**AIM OF THE EXERCISE:**
Copy out the records word for word, from the line with "How much distance is" through the end of the records, both ends included.

**DATA EXTRACT:**
....................

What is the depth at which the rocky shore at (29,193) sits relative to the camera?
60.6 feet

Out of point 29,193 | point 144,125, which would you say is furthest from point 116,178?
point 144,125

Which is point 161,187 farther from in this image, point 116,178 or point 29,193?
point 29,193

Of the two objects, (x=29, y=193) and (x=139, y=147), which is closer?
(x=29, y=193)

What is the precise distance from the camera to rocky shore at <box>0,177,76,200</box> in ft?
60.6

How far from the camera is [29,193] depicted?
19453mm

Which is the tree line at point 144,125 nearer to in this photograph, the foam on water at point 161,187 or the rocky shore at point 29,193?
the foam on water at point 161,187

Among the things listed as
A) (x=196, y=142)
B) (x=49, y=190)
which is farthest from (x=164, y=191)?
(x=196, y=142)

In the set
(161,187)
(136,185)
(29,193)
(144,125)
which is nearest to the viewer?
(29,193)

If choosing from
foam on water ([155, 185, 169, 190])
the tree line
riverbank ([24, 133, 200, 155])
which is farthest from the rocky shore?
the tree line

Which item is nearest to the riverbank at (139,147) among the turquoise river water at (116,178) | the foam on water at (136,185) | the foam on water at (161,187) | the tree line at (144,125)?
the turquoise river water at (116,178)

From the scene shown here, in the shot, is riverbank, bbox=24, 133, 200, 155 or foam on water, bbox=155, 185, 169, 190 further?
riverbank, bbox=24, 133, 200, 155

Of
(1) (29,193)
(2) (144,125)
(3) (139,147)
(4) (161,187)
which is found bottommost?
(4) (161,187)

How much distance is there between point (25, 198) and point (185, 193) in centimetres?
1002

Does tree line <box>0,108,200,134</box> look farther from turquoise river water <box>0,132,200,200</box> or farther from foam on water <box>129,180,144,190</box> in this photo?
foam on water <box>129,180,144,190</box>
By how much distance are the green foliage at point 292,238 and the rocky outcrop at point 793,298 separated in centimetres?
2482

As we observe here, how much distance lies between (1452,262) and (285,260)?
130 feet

....................

**TASK SOLUTION:**
How much distance is there between point (25, 198) and point (185, 193) in centimetres?
1002

Does tree line <box>0,108,200,134</box> look farther from turquoise river water <box>0,132,200,200</box> or farther from foam on water <box>129,180,144,190</box> in this photo?
foam on water <box>129,180,144,190</box>
By how much distance are the green foliage at point 292,238 and the rocky outcrop at point 793,298 separated in centimetres?
2482

As we observe here, how much distance lies between (1452,262) and (285,260)?
130 feet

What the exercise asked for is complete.